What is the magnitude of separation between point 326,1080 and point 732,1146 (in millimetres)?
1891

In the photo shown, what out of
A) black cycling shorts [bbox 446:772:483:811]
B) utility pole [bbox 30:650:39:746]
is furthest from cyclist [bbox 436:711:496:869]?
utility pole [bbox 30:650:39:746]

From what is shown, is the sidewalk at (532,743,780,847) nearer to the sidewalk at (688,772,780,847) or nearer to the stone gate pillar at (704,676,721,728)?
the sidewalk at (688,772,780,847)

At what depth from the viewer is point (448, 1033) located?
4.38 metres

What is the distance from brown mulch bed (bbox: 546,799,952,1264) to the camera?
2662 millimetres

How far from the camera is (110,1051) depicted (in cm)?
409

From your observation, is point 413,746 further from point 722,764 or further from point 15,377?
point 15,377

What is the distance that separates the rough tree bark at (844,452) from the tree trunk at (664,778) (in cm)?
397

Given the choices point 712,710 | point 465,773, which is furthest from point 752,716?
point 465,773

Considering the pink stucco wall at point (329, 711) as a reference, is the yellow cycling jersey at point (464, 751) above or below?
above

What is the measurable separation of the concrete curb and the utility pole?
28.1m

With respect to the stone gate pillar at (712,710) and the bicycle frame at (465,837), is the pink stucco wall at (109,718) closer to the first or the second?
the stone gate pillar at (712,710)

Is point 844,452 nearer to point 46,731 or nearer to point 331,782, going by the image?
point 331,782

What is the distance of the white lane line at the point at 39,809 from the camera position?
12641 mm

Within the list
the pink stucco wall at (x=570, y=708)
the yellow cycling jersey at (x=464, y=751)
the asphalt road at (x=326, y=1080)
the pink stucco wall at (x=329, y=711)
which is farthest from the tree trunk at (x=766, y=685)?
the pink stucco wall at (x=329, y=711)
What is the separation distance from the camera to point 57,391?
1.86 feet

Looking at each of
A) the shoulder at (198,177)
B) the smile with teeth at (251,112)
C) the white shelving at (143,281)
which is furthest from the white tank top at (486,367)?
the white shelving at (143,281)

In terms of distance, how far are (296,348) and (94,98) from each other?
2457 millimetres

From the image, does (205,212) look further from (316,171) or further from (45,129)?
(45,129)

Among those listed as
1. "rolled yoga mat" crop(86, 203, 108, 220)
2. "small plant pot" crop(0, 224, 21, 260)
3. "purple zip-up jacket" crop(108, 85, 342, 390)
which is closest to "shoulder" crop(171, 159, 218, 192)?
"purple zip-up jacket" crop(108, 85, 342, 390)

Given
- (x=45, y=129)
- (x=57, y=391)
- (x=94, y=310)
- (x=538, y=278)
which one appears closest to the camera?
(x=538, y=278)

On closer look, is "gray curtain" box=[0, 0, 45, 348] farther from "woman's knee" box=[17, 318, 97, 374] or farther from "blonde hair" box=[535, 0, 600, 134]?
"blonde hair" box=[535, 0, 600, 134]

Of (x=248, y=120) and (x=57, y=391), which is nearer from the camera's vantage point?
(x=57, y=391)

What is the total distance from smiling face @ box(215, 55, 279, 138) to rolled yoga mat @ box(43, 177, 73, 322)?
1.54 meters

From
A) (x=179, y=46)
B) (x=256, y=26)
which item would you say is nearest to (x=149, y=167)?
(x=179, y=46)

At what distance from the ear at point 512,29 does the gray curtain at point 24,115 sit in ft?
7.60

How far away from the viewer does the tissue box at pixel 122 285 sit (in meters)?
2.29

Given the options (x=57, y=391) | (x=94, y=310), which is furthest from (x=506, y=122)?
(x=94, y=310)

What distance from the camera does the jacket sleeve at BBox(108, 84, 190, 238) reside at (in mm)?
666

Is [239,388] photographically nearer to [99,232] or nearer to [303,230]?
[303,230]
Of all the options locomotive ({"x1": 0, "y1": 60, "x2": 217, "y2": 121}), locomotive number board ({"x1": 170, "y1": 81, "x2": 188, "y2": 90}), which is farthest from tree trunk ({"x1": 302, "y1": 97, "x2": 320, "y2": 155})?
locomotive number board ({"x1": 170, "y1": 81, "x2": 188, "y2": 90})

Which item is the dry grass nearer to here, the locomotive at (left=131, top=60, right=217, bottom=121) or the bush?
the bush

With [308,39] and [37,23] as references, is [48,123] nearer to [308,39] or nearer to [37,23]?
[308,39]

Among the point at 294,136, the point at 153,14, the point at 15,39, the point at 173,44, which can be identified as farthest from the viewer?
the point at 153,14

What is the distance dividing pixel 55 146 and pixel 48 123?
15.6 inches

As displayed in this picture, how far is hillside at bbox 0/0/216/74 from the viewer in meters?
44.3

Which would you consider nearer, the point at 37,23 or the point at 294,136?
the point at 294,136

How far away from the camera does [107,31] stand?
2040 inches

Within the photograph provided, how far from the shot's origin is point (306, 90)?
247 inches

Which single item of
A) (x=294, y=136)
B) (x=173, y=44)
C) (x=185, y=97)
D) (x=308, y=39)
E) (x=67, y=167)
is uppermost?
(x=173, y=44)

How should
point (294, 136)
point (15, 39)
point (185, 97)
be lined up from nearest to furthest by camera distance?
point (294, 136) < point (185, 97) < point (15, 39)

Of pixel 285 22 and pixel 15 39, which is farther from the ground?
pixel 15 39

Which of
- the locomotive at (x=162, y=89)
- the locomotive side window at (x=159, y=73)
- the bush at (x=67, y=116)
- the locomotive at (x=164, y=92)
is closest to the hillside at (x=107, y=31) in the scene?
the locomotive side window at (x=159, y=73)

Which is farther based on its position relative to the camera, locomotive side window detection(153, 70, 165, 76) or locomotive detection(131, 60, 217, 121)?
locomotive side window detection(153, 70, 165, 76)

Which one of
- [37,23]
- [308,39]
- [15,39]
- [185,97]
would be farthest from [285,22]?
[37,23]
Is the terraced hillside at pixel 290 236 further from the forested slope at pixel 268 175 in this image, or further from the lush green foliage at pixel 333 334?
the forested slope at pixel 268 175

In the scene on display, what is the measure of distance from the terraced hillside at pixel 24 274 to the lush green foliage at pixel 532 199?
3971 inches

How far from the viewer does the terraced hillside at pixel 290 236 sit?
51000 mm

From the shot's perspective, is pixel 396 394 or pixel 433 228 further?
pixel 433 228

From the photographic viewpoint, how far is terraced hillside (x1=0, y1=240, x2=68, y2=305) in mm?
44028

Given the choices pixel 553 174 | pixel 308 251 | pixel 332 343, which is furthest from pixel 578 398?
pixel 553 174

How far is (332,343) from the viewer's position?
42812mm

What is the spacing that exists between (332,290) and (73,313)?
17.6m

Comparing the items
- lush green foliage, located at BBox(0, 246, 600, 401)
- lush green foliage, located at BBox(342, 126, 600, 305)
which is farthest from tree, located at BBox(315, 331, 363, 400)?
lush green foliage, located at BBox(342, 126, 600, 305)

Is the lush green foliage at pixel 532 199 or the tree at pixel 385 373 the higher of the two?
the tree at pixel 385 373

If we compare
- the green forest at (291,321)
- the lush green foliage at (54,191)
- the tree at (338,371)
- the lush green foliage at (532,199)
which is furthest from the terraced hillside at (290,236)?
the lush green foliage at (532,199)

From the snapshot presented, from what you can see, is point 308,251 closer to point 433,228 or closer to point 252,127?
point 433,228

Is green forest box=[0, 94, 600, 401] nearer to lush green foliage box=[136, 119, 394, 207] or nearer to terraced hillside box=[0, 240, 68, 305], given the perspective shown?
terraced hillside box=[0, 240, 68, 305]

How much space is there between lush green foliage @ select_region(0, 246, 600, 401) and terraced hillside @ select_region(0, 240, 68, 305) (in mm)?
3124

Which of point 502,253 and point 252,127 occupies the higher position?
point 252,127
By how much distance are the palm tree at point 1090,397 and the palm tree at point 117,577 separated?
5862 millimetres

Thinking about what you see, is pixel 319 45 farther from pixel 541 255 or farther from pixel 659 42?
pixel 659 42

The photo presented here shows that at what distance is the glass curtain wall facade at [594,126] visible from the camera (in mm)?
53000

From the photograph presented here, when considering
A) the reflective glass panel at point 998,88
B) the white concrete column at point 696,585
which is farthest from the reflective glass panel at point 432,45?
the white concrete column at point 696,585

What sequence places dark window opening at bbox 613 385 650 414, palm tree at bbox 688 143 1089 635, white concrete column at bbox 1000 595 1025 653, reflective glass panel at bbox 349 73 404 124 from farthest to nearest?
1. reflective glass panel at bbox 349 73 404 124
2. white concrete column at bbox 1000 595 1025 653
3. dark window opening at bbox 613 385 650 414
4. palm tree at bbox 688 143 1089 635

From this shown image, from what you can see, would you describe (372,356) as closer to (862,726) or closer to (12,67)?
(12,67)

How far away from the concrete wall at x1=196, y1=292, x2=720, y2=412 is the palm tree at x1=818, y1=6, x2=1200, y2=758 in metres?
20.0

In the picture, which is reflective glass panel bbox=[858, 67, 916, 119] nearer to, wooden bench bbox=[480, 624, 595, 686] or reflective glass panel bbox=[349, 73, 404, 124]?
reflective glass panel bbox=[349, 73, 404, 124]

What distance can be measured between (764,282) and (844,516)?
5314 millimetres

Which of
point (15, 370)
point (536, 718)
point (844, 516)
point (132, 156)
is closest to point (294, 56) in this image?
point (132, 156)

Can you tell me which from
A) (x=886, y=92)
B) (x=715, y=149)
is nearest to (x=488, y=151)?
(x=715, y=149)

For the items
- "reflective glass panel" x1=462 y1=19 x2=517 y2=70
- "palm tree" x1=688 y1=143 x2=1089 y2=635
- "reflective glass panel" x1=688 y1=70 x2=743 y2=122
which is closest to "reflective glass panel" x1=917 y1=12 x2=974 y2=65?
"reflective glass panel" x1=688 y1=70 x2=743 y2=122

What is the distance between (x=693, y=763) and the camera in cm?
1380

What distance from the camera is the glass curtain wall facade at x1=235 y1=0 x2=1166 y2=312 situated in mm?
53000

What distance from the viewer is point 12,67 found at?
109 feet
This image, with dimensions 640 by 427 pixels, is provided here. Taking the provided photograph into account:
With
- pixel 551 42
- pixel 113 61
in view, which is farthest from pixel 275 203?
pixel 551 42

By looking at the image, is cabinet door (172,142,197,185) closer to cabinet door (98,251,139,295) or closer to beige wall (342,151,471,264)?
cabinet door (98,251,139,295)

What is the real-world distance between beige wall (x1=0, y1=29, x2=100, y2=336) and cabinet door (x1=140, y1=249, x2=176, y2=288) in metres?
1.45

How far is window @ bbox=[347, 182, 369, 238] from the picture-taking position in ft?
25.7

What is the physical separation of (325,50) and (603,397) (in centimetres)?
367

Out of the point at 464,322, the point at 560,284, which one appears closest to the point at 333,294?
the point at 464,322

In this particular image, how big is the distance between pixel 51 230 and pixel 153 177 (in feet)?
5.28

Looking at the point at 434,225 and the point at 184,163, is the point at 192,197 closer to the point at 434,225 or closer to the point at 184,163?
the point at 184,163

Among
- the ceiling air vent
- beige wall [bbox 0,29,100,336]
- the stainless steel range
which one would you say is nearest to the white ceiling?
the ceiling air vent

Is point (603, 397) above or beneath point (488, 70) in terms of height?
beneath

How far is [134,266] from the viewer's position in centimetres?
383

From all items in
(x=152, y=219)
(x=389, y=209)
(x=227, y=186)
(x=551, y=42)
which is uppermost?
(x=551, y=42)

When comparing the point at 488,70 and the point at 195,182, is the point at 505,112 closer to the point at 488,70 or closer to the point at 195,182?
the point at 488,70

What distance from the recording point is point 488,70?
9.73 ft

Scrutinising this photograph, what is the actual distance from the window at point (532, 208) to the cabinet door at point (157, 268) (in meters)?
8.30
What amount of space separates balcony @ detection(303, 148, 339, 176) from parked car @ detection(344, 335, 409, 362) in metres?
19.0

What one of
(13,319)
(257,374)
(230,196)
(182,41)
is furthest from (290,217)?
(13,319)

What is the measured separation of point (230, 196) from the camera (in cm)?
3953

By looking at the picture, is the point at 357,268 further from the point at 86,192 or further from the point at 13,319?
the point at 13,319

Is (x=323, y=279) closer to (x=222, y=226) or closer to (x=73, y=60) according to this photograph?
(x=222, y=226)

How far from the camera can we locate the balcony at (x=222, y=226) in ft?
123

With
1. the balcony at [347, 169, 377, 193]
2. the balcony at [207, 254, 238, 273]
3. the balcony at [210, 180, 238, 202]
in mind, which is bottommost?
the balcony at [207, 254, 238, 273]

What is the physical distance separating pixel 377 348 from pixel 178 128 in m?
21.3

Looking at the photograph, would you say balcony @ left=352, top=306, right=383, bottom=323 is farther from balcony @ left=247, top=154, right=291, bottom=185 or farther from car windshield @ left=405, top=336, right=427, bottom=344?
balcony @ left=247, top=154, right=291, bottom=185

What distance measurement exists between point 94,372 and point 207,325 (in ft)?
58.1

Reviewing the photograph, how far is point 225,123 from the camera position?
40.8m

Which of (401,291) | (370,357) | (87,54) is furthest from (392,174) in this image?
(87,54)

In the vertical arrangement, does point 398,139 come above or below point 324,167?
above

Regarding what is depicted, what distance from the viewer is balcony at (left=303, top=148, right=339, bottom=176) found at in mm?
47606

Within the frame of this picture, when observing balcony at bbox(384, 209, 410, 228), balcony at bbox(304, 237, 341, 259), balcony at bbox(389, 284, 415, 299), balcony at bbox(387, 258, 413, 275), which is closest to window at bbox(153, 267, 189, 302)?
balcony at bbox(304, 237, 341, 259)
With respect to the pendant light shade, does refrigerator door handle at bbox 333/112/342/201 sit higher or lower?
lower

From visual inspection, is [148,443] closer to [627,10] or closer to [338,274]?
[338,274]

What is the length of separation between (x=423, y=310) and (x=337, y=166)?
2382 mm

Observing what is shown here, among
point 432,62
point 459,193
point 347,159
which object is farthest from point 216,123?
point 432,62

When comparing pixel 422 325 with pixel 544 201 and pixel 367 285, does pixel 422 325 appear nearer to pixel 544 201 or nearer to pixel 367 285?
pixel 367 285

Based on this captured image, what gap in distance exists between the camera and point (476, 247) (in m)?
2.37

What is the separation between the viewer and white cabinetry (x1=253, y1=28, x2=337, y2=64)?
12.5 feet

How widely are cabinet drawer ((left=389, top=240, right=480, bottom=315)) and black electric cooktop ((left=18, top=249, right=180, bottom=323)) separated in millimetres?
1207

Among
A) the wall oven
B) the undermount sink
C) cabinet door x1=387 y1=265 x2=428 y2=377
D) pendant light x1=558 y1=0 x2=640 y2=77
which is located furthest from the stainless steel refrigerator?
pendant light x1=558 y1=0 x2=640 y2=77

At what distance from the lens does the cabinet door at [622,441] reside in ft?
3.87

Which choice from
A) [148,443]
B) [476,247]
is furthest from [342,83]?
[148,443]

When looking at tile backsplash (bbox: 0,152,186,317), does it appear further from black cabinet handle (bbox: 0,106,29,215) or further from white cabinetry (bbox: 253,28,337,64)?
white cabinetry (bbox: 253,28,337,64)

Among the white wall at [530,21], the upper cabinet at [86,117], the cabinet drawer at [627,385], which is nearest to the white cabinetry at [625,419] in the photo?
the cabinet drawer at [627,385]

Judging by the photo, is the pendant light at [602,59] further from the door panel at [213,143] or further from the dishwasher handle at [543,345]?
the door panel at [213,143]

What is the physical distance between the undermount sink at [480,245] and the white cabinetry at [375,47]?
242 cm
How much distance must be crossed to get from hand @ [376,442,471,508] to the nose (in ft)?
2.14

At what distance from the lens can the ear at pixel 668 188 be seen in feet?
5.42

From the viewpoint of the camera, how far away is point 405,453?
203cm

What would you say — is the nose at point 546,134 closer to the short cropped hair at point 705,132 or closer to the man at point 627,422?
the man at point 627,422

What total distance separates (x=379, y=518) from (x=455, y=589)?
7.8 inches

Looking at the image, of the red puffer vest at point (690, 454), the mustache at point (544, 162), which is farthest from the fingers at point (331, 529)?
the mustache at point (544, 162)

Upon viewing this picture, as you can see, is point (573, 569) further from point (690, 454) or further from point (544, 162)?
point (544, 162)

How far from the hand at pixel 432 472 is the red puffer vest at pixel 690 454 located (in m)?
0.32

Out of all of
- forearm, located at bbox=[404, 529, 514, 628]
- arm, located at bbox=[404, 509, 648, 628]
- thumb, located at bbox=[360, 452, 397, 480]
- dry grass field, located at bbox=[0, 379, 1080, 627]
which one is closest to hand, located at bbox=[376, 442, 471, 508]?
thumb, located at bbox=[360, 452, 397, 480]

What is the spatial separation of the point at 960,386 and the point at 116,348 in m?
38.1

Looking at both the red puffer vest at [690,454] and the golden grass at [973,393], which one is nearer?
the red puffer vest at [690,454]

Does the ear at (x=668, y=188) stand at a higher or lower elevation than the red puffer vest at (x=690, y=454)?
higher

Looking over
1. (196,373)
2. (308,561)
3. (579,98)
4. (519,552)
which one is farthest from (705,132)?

□ □ □

§ Exercise details
The required output is the exact sequence of lines from the one containing "Among the white" through the end of the listing, both endpoints included.

§ Response to the exercise
Among the white wall at [530,21], the upper cabinet at [86,117], the cabinet drawer at [627,385], which is nearest to the white cabinetry at [625,419] in the photo?
the cabinet drawer at [627,385]

Judging by the photo, is the pendant light at [602,59] further from the door panel at [213,143] or further from the dishwasher handle at [543,345]?
the door panel at [213,143]

What is the physical distance between the undermount sink at [480,245] and the white cabinetry at [375,47]?
242 cm
How much distance must be crossed to get from hand @ [376,442,471,508] to the nose (in ft)?
2.14

At what distance from the lens can the ear at pixel 668 188 be seen in feet?
5.42

From the viewpoint of the camera, how far away is point 405,453?
203cm

What would you say — is the nose at point 546,134 closer to the short cropped hair at point 705,132 or closer to the man at point 627,422?
the man at point 627,422

What total distance separates (x=379, y=518) from (x=455, y=589)?
7.8 inches

Looking at the image, of the red puffer vest at point (690, 454), the mustache at point (544, 162), which is farthest from the fingers at point (331, 529)?
the mustache at point (544, 162)

Upon viewing this picture, as you can see, is point (573, 569) further from point (690, 454) or further from point (544, 162)?
point (544, 162)

How far from the hand at pixel 432 472 is the red puffer vest at pixel 690 454 located (in m)?
0.32

Out of all of
- forearm, located at bbox=[404, 529, 514, 628]
- arm, located at bbox=[404, 509, 648, 628]
- thumb, located at bbox=[360, 452, 397, 480]
- dry grass field, located at bbox=[0, 379, 1080, 627]
which one is closest to hand, located at bbox=[376, 442, 471, 508]?
thumb, located at bbox=[360, 452, 397, 480]

What is the spatial separation of the point at 960,386 and the point at 116,348 in m?
38.1

Looking at both the red puffer vest at [690,454] and the golden grass at [973,393], which one is nearer?
the red puffer vest at [690,454]

Does the ear at (x=668, y=188) stand at a higher or lower elevation than the red puffer vest at (x=690, y=454)?
higher

Looking over
1. (196,373)
2. (308,561)
3. (579,98)
4. (519,552)
which one is farthest from (705,132)?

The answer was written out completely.